Ma il fascino delle composizioni non resta confinato tra i solchi del disco (sì, disponibile in vinile). Sei dei dieci brani hanno già trovato incisivo adattamento dal vivo. Grant-Lee ha affidato all’EP Live at McCabes, scaricabile gratuitamente da NoiseTrade.com, il compito di promuovere il disco. Un percorso pubblicitario inverso, un metodo generoso nonché indipendente, in linea con la produzione del disco avvenuta senza l’ausilio di alcuna casa discografica, contando solo sul crowdfunding tramite PledgeMusic.com.

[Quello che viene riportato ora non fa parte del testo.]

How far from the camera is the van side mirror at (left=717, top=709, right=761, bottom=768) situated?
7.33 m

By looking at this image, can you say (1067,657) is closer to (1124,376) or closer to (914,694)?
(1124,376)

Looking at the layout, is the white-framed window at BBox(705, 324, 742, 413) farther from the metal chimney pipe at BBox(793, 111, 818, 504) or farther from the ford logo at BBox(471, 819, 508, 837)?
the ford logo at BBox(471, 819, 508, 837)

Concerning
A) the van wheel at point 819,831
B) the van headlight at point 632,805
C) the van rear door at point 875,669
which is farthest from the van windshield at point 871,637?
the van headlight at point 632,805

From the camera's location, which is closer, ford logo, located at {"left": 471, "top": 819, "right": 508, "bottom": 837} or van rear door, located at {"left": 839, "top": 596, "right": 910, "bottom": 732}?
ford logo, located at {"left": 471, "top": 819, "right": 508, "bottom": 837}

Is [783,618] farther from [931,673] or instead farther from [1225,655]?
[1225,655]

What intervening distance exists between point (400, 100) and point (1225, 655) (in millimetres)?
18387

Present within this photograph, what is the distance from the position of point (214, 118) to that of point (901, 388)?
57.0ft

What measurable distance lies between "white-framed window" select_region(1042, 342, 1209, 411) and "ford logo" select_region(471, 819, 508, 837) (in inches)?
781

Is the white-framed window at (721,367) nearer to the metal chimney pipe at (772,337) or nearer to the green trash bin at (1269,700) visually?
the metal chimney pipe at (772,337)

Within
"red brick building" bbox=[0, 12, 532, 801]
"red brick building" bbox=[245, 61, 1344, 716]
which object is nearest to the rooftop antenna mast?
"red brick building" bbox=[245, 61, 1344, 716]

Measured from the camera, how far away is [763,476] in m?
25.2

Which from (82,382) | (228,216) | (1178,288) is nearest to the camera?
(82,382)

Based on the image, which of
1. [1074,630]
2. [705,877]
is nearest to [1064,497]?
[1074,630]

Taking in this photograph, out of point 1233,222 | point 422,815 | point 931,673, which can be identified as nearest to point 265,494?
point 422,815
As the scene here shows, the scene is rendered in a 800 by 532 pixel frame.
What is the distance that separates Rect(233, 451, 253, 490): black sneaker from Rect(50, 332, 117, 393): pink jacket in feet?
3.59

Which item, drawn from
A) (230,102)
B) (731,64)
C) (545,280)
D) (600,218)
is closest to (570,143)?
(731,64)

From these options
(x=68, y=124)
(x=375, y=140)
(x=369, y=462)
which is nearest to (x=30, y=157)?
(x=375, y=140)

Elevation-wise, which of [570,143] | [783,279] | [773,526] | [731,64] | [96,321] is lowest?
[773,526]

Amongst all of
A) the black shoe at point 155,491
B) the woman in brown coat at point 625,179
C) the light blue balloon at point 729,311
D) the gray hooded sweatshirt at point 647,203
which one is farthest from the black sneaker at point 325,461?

Analogie, sfumature più che altro, riconducono il ritorno di Phillips alle creazioni migliori di primi attori del “rolk” (rock & folk). Con uno sguardo trasversale, pronto a carpire i dettagli di un’America eterologa, Grant-Lee Phillips coglie nel segno perpetuando tratti estetici della tradizione popolare e continuando a sperimentare grazie ad una voce che arpiona in una morsa immobilizzante. Il suo è un background che rivela l’essenza di un cantastorie nato. Walking In The Green Corn ne è la conferma.